This is an experimental fork of open-telemetry/opentelemetry-ebpf-profiler. Please refer to our documentation for a list of officially supported Datadog profilers.
Our fork adds support for sending profiling data to the Datadog backend via the Datadog Agent. We are active members of the OpenTelemetry Profiling SIG that is working on the OpenTelemetry profiling signal. However, the signal is still under active development, so this fork can be used by Datadog users until we release our support for directly ingesting the data using OTLP.
The otel-profiling-agent only runs on Linux, and requires the following Linux kernel versions:
- Kernel version 4.19 or newer for amd64/x86_64
- Kernel version 5.5 or newer for arm64/aarch64
If the host is running workloads inside containers, it is recommended to run the profiler inside a container as well. A container image is available at https://github.com/DataDog/otel-profiling-agent/pkgs/container/otel-profiling-agent/.
If you're using Kubernetes, please follow the documentation here: Running in Kubernetes.
If you're directly using Docker, please follow the documentation here: Running in Docker.
If you're not using a container runtime, please check this section to run the profiler directly on the host: Running on the host.
For compiled languages (C/C++/Rust/Go), the profiler can upload local symbols (when available) to Datadog for symbolication. Symbols need to be available locally (unstripped binaries).

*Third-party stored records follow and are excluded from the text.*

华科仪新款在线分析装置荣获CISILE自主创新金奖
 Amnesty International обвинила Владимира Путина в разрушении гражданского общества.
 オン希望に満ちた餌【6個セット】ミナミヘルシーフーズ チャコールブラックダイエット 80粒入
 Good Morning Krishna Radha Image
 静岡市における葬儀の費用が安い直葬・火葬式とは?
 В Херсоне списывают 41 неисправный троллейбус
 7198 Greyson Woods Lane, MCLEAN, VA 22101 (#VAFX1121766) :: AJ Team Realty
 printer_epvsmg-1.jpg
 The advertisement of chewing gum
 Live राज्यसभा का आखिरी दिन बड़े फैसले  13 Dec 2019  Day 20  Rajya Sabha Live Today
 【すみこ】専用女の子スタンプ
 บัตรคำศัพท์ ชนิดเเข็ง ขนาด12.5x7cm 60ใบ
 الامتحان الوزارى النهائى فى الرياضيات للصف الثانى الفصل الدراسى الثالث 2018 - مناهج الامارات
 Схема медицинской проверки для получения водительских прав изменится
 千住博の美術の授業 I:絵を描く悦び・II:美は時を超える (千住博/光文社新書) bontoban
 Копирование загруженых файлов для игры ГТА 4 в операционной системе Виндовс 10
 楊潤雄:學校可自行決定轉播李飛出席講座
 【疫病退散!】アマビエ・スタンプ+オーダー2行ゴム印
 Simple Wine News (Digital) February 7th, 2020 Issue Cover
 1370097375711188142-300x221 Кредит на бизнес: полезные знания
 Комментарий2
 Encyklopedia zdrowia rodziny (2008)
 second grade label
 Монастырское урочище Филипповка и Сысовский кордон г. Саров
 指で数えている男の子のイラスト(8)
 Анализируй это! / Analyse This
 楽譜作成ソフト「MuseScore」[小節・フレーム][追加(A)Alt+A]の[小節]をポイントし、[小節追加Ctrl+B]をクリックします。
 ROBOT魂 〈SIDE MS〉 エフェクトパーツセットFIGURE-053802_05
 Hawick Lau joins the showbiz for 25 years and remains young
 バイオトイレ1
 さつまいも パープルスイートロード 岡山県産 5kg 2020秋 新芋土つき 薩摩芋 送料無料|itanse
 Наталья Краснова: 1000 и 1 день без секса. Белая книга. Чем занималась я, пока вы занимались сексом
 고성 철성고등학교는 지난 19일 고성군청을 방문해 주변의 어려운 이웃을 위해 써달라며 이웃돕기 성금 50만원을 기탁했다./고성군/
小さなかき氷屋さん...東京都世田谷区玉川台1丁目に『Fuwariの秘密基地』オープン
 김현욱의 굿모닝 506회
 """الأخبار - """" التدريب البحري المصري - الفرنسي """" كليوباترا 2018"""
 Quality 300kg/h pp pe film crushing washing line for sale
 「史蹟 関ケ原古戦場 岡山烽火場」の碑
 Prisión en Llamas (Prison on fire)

This feature requires being part of our private beta program for the OpenTelemetry profiler. Please reach out to Datadog support to get access.
To enable local symbol upload:
- Set the
DD_EXPERIMENTAL_LOCAL_SYMBOL_UPLOAD
environment variable totrue
. - Provide a Datadog API key through the
DD_API_KEY
environment variable. - Set the
DD_SITE
environment variable to your Datadog site (e.g.datadoghq.com
,datadoghq.eu
,us5.datadoghq.com
, ...).
A docker-compose.yml
file is provided to help run the profiler in a container for local development.
First, create a .env
file with the following content:
ARCH=amd64 # required
DD_API_KEY=your-api-key # required
DD_SITE=datadoghq.com # optional, defaults to "datadoghq.com"
OTEL_PROFILING_AGENT_SERVICE=my-service # optional, defaults to "otel-profiling-agent-dev"
OTEL_PROFILING_AGENT_REPORTER_INTERVAL=10s # optional, defaults to 60s
DD_EXPERIMENTAL_LOCAL_SYMBOL_UPLOAD=true # optional, defaults to false
Then, you can run the profiler with the following command:
docker-compose up
The profiler will submit profiling data to the Datadog Agent using the value of OTEL_PROFILING_AGENT_SERVICE as the service name.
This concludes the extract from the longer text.